__EXTRAIT DE PAGE__.
=-=-=

Il n’est pas encore sorti qu’il fait déjà un carton chez certains marchands en ligne, au point de figurer à la première place des meilleures ventes. Normal, Tintin au pays des Soviets n’est pas une aventure comme les autres, c’est une aventure de Tintin, la première, celle qui a posé les jalons d’une série mythique du neuvième art. Une réédition événement en couleurs qui bien sûr soulève ici ou là la polémique…
Les puristes intégristes ne décolèrent pas. Les fans de 7 à 77 ans, eux, ont déjà commandé leur album. La réédition colorisée de Tintin au pays des Soviets sera à n’en pas douter le carton éditorial de l’année 2017, plus fort que le dernier Lucky Luke tout de même imprimé à 500 000 exemplaires en 2016.
Tintin au pays des Soviets est la première aventure du célèbre reporter à la fameuse houppette et au pantalon de golf. Elle a été publiée à partir de janvier 1929 dans les pages du journal belge de droite, de droite extrême pourrait-on même écrire, Le XXe Siècle. C’est l’abbé Wallez, le directeur de ce journal qui en a passé commande à Georges Remi, aka Hergé, en lui conseillant au passage un livre dont il pouvait s’inspirer, Moscou sans voiles d’un certain Joseph Douillet, un pamphlet anticommuniste.
© Hergé/Moulinsart 2017
Certains voient dans Tintin au pays de Soviets la pure et simple adaptation du livre de Joseph Douillet, d’autres y voient le reflet plus large d’une société belge gagnée dans les années 30 par un fort sentiment anticommuniste. D’autres encore y voient, avec le recul historique et culturel nécessaire, la naissance d’un géant du neuvième art, la naissance d’un héros aussi, même si le trait est encore loin de cette fameuse ligne claire dont Hergé est l’initiateur.
Un récit plus burlesque qu’engagé ?
« L’histoire s’avère d’ailleurs plus burlesque qu’engagée… », confie Philippe Goddin, biographe d’Hergé, « Elle est engagée, bien sûr, parce qu’Hergé est dans un milieu catholique et qu’à cette époque-là, le pays des Soviets, c’est l’enfer. Il y a donc une part de caricature. Mais c’est vraiment l’aspect burlesque qui prime, avec des enchaînements très dynamiques. L’imagina- tion d’Hergé est sans limite puisque le personnage n’a pas encore cette nécessité d’être ancré dans une certaine réalité. Il peut lui faire faire n’importe quoi, même des choses absolument loufoques ou totalement impossibles ! Mais il y a en germe dans cet épisode toute une série de choses qui vont être très importantes dans la suite de la carrière d’Hergé, du point de vue du vocabulaire ou de la grammaire de la bande dessinée, notamment : les procédés pour indiquer la dynamique, la forme des phylactères, l’inscription des bruits… Quant à la ligne claire, elle se met également en place, peu à peu.

=-=-=

__DONNÉES FOURNIES__.

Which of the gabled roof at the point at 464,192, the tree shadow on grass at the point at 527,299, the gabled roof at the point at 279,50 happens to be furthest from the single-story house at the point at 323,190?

=-=-=

__CONSIGNE DONNÉE__.
Reproduisez fidèlement, dans l'extrait de page consacré à la réédition de Tintin au pays des Soviets, tout ce qui va de « Tintin au pays des Soviets est » jusqu'à « un pamphlet anticommuniste. ».

__RÉPONSE ATTENDUE__.
Tintin au pays des Soviets est la première aventure du célèbre reporter à la fameuse houppette et au pantalon de golf. Elle a été publiée à partir de janvier 1929 dans les pages du journal belge de droite, de droite extrême pourrait-on même écrire, Le XXe Siècle. C’est l’abbé Wallez, le directeur de ce journal qui en a passé commande à Georges Remi, aka Hergé, en lui conseillant au passage un livre dont il pouvait s’inspirer, Moscou sans voiles d’un certain Joseph Douillet, un pamphlet anticommuniste.